Data Start Marker

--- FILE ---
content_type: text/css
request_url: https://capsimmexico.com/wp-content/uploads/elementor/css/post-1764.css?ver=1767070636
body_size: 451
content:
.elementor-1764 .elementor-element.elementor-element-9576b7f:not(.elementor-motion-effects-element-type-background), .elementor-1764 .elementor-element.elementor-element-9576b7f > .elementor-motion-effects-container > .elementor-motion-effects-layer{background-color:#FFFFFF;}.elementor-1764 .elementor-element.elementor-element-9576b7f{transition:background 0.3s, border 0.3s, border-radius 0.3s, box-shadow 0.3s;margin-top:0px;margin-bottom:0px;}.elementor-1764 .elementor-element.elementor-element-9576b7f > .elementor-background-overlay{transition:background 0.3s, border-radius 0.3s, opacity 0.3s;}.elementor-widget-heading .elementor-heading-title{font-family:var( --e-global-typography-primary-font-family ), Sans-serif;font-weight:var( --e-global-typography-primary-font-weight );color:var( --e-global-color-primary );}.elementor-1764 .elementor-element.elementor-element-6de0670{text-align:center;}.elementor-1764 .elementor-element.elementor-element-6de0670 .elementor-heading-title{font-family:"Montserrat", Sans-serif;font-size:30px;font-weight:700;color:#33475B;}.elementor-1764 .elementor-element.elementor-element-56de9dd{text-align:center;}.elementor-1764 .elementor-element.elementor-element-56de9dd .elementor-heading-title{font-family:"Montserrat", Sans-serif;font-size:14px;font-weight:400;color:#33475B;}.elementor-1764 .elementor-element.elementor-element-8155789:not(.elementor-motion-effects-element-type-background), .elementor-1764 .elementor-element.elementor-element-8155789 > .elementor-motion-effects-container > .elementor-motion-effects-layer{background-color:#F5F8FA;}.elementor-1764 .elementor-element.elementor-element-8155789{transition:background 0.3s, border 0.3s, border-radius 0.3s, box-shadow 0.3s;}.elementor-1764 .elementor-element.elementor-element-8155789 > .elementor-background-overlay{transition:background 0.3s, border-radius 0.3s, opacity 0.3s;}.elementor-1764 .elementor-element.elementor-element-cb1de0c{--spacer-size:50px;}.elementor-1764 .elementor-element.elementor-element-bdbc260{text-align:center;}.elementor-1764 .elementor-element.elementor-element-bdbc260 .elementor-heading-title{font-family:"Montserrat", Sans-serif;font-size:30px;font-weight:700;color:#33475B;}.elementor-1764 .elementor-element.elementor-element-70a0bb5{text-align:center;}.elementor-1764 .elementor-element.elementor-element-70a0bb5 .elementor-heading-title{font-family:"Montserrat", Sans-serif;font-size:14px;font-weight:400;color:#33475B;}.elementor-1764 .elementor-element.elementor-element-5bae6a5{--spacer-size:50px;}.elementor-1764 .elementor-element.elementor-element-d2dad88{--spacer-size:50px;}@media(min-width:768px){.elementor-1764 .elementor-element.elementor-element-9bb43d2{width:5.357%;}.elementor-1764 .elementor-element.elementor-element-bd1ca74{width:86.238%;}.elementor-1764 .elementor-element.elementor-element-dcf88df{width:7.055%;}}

Data End Marker

The full listing, repeated exactly, is the expected answer.

--- FILE ---
content_type: text/css
request_url: https://capsimmexico.com/wp-content/uploads/elementor/css/post-1764.css?ver=1767070636
body_size: 451
content:
.elementor-1764 .elementor-element.elementor-element-9576b7f:not(.elementor-motion-effects-element-type-background), .elementor-1764 .elementor-element.elementor-element-9576b7f > .elementor-motion-effects-container > .elementor-motion-effects-layer{background-color:#FFFFFF;}.elementor-1764 .elementor-element.elementor-element-9576b7f{transition:background 0.3s, border 0.3s, border-radius 0.3s, box-shadow 0.3s;margin-top:0px;margin-bottom:0px;}.elementor-1764 .elementor-element.elementor-element-9576b7f > .elementor-background-overlay{transition:background 0.3s, border-radius 0.3s, opacity 0.3s;}.elementor-widget-heading .elementor-heading-title{font-family:var( --e-global-typography-primary-font-family ), Sans-serif;font-weight:var( --e-global-typography-primary-font-weight );color:var( --e-global-color-primary );}.elementor-1764 .elementor-element.elementor-element-6de0670{text-align:center;}.elementor-1764 .elementor-element.elementor-element-6de0670 .elementor-heading-title{font-family:"Montserrat", Sans-serif;font-size:30px;font-weight:700;color:#33475B;}.elementor-1764 .elementor-element.elementor-element-56de9dd{text-align:center;}.elementor-1764 .elementor-element.elementor-element-56de9dd .elementor-heading-title{font-family:"Montserrat", Sans-serif;font-size:14px;font-weight:400;color:#33475B;}.elementor-1764 .elementor-element.elementor-element-8155789:not(.elementor-motion-effects-element-type-background), .elementor-1764 .elementor-element.elementor-element-8155789 > .elementor-motion-effects-container > .elementor-motion-effects-layer{background-color:#F5F8FA;}.elementor-1764 .elementor-element.elementor-element-8155789{transition:background 0.3s, border 0.3s, border-radius 0.3s, box-shadow 0.3s;}.elementor-1764 .elementor-element.elementor-element-8155789 > .elementor-background-overlay{transition:background 0.3s, border-radius 0.3s, opacity 0.3s;}.elementor-1764 .elementor-element.elementor-element-cb1de0c{--spacer-size:50px;}.elementor-1764 .elementor-element.elementor-element-bdbc260{text-align:center;}.elementor-1764 .elementor-element.elementor-element-bdbc260 .elementor-heading-title{font-family:"Montserrat", Sans-serif;font-size:30px;font-weight:700;color:#33475B;}.elementor-1764 .elementor-element.elementor-element-70a0bb5{text-align:center;}.elementor-1764 .elementor-element.elementor-element-70a0bb5 .elementor-heading-title{font-family:"Montserrat", Sans-serif;font-size:14px;font-weight:400;color:#33475B;}.elementor-1764 .elementor-element.elementor-element-5bae6a5{--spacer-size:50px;}.elementor-1764 .elementor-element.elementor-element-d2dad88{--spacer-size:50px;}@media(min-width:768px){.elementor-1764 .elementor-element.elementor-element-9bb43d2{width:5.357%;}.elementor-1764 .elementor-element.elementor-element-bd1ca74{width:86.238%;}.elementor-1764 .elementor-element.elementor-element-dcf88df{width:7.055%;}}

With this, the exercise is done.